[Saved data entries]
◆ ◆ ◆
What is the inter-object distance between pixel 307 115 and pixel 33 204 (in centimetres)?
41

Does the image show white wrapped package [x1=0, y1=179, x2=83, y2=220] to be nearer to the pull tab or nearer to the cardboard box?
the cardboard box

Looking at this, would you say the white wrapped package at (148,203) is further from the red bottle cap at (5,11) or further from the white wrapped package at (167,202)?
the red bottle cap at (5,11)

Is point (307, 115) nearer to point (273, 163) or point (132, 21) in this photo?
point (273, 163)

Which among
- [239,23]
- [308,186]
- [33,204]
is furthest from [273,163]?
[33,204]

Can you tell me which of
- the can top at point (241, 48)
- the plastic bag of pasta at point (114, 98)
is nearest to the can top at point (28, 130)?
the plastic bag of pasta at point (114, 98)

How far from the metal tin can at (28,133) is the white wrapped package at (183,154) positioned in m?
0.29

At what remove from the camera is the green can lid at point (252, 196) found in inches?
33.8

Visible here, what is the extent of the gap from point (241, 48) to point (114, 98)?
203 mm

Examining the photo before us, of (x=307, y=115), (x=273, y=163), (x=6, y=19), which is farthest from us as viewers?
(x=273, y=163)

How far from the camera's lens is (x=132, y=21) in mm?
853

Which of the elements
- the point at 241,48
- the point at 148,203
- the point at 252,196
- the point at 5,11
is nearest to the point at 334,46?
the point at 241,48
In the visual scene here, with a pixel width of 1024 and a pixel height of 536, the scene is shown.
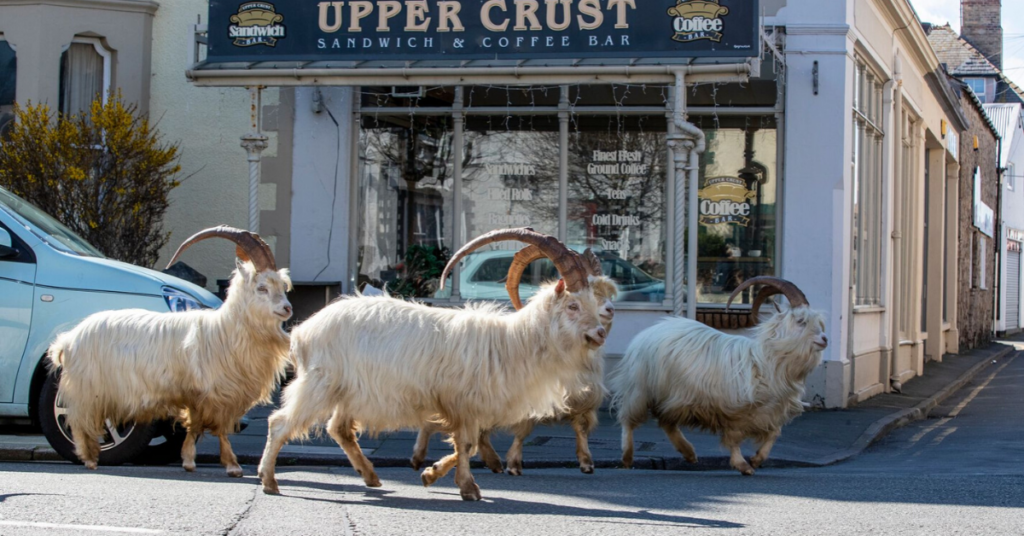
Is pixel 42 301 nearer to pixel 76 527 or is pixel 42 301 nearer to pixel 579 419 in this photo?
pixel 76 527

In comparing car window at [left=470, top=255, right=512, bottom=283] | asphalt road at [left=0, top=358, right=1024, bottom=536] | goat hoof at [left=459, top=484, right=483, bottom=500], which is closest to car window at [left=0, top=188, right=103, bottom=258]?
asphalt road at [left=0, top=358, right=1024, bottom=536]

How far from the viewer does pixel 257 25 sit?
1340cm

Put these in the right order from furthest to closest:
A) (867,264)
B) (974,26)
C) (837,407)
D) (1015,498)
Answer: (974,26), (867,264), (837,407), (1015,498)

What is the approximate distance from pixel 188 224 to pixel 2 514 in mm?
9655

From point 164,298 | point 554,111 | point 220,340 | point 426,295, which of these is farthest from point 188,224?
point 220,340

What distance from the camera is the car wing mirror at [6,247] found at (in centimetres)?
920

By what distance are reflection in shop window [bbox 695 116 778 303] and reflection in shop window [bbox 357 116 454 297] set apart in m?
3.50

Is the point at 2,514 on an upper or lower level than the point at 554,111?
lower

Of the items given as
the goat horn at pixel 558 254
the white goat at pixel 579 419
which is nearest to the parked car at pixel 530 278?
the white goat at pixel 579 419

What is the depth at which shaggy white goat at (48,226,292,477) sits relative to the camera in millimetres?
8516

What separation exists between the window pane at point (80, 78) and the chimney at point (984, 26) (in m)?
36.9

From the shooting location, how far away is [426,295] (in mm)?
15141

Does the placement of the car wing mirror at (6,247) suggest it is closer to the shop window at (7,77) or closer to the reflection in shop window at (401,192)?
the reflection in shop window at (401,192)

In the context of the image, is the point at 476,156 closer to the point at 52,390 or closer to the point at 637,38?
the point at 637,38
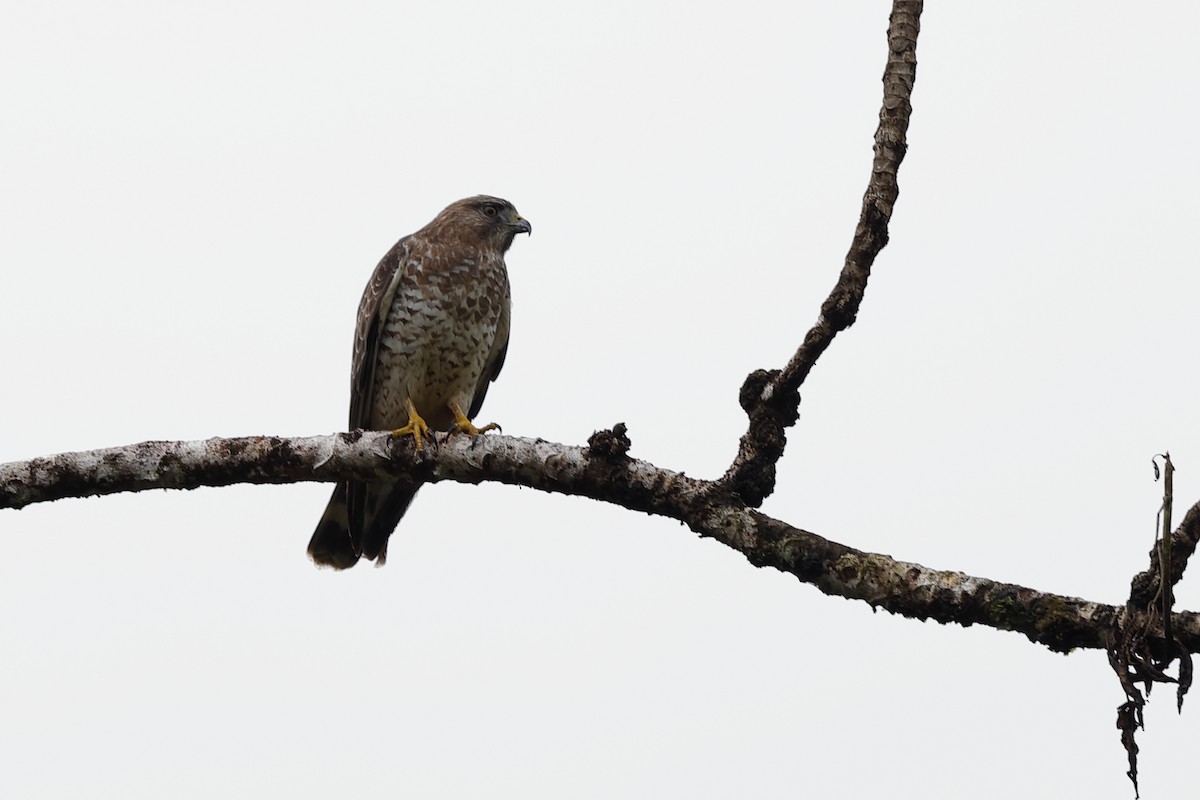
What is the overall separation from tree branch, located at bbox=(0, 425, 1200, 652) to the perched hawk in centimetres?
171

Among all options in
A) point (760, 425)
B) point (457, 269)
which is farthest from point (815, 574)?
point (457, 269)

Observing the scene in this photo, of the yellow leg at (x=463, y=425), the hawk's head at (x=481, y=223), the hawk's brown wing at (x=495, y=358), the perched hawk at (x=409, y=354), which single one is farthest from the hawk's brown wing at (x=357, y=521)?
the hawk's head at (x=481, y=223)

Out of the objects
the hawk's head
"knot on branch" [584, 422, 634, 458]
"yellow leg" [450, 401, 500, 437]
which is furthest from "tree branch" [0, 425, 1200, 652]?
the hawk's head

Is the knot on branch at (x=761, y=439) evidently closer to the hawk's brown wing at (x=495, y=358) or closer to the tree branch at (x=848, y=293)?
the tree branch at (x=848, y=293)

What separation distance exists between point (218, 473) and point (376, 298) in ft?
7.97

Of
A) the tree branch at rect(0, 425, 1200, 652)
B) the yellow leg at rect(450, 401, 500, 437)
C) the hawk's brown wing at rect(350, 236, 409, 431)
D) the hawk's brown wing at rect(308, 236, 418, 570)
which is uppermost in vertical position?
the hawk's brown wing at rect(350, 236, 409, 431)

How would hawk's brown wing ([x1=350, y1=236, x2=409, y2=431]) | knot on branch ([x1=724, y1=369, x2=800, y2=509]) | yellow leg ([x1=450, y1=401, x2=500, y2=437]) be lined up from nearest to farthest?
knot on branch ([x1=724, y1=369, x2=800, y2=509]), yellow leg ([x1=450, y1=401, x2=500, y2=437]), hawk's brown wing ([x1=350, y1=236, x2=409, y2=431])

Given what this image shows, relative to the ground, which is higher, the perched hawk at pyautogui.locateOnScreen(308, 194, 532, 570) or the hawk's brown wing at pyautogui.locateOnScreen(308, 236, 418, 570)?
the perched hawk at pyautogui.locateOnScreen(308, 194, 532, 570)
◆ ◆ ◆
■ Exercise ■
Every entry above needs to be retyped exactly; drop the pictures.

■ Expected answer ■
What is the inter-object distance between pixel 307 115 and pixel 33 204 (in centimetres)?
41

Does the image show white wrapped package [x1=0, y1=179, x2=83, y2=220] to be nearer to the pull tab or nearer to the cardboard box?
the cardboard box

Looking at this, would you say the white wrapped package at (148,203) is further from the red bottle cap at (5,11) or further from the white wrapped package at (167,202)?
the red bottle cap at (5,11)

Is point (307, 115) nearer to point (273, 163) or point (132, 21) in this photo?
point (273, 163)

Which among
- [239,23]
- [308,186]
- [33,204]
is furthest from [273,163]?
[33,204]

Can you tell me which of
- the can top at point (241, 48)
- the plastic bag of pasta at point (114, 98)
is nearest to the can top at point (28, 130)?
the plastic bag of pasta at point (114, 98)

How far from the metal tin can at (28,133) is the white wrapped package at (183,154) positioned in m?
0.29

At what remove from the camera is the green can lid at point (252, 196) found in inches?
33.8

Visible here, what is the extent of the gap from point (241, 48) to point (114, 98)?
203 mm

Examining the photo before us, of (x=307, y=115), (x=273, y=163), (x=6, y=19), which is farthest from us as viewers?
(x=273, y=163)

How far from the camera's lens is (x=132, y=21) in mm?
853

Which of the elements
- the point at 241,48
- the point at 148,203
- the point at 252,196
- the point at 5,11
is nearest to the point at 334,46?
the point at 241,48
In the visual scene here, with a pixel width of 1024 and a pixel height of 536, the scene is shown.
Is pixel 42 301 nearer to pixel 76 527 or is pixel 42 301 nearer to pixel 579 419 in this photo?
pixel 76 527

In comparing car window at [left=470, top=255, right=512, bottom=283] | asphalt road at [left=0, top=358, right=1024, bottom=536] | goat hoof at [left=459, top=484, right=483, bottom=500], which is closest to car window at [left=0, top=188, right=103, bottom=258]?
asphalt road at [left=0, top=358, right=1024, bottom=536]

How far from the viewer does pixel 257 25 sit?
1340cm

Put these in the right order from furthest to closest:
A) (867,264)
B) (974,26)
C) (837,407)
D) (1015,498)
Answer: (974,26), (867,264), (837,407), (1015,498)

What is the approximate distance from pixel 188 224 to pixel 2 514 in mm?
9655

From point 164,298 | point 554,111 | point 220,340 | point 426,295, which of these is farthest from point 188,224?
point 220,340

What distance from the camera is the car wing mirror at [6,247] found at (in centimetres)?
920

By what distance are reflection in shop window [bbox 695 116 778 303] and reflection in shop window [bbox 357 116 454 297] set apart in m?
3.50

Is the point at 2,514 on an upper or lower level than the point at 554,111?
lower

Of the items given as
the goat horn at pixel 558 254
the white goat at pixel 579 419
which is nearest to the parked car at pixel 530 278?
the white goat at pixel 579 419

What is the depth at which shaggy white goat at (48,226,292,477) sits relative to the camera in millimetres?
8516

What separation exists between the window pane at point (80, 78) and the chimney at point (984, 26) (in m)?
36.9

From the shooting location, how far away is [426,295] (in mm)?
15141

Does the placement of the car wing mirror at (6,247) suggest it is closer to the shop window at (7,77) or closer to the reflection in shop window at (401,192)?
the reflection in shop window at (401,192)

In the context of the image, is the point at 476,156 closer to the point at 52,390 or closer to the point at 637,38?
the point at 637,38
What is the overall separation from tree branch, located at bbox=(0, 425, 1200, 652) to the perched hawk in centimetres?
171

Among all options in
A) point (760, 425)
B) point (457, 269)
which is farthest from point (815, 574)?
point (457, 269)

Observing the scene in this photo, of the yellow leg at (x=463, y=425), the hawk's head at (x=481, y=223), the hawk's brown wing at (x=495, y=358), the perched hawk at (x=409, y=354), which single one is farthest from the hawk's brown wing at (x=357, y=521)?
the hawk's head at (x=481, y=223)

Out of the objects
the hawk's head
"knot on branch" [584, 422, 634, 458]
"yellow leg" [450, 401, 500, 437]
which is furthest from "tree branch" [0, 425, 1200, 652]?
the hawk's head

Is the knot on branch at (x=761, y=439) evidently closer to the hawk's brown wing at (x=495, y=358) or closer to the tree branch at (x=848, y=293)?
the tree branch at (x=848, y=293)

What separation distance exists between point (218, 473) and point (376, 298) in ft?
7.97

Of
A) the tree branch at rect(0, 425, 1200, 652)
B) the yellow leg at rect(450, 401, 500, 437)
C) the hawk's brown wing at rect(350, 236, 409, 431)
D) the hawk's brown wing at rect(308, 236, 418, 570)
which is uppermost in vertical position?
the hawk's brown wing at rect(350, 236, 409, 431)

How would hawk's brown wing ([x1=350, y1=236, x2=409, y2=431]) | knot on branch ([x1=724, y1=369, x2=800, y2=509]) | yellow leg ([x1=450, y1=401, x2=500, y2=437]) be lined up from nearest to farthest?
knot on branch ([x1=724, y1=369, x2=800, y2=509]), yellow leg ([x1=450, y1=401, x2=500, y2=437]), hawk's brown wing ([x1=350, y1=236, x2=409, y2=431])

Given what this image shows, relative to the ground, which is higher, the perched hawk at pyautogui.locateOnScreen(308, 194, 532, 570) or the hawk's brown wing at pyautogui.locateOnScreen(308, 236, 418, 570)?
the perched hawk at pyautogui.locateOnScreen(308, 194, 532, 570)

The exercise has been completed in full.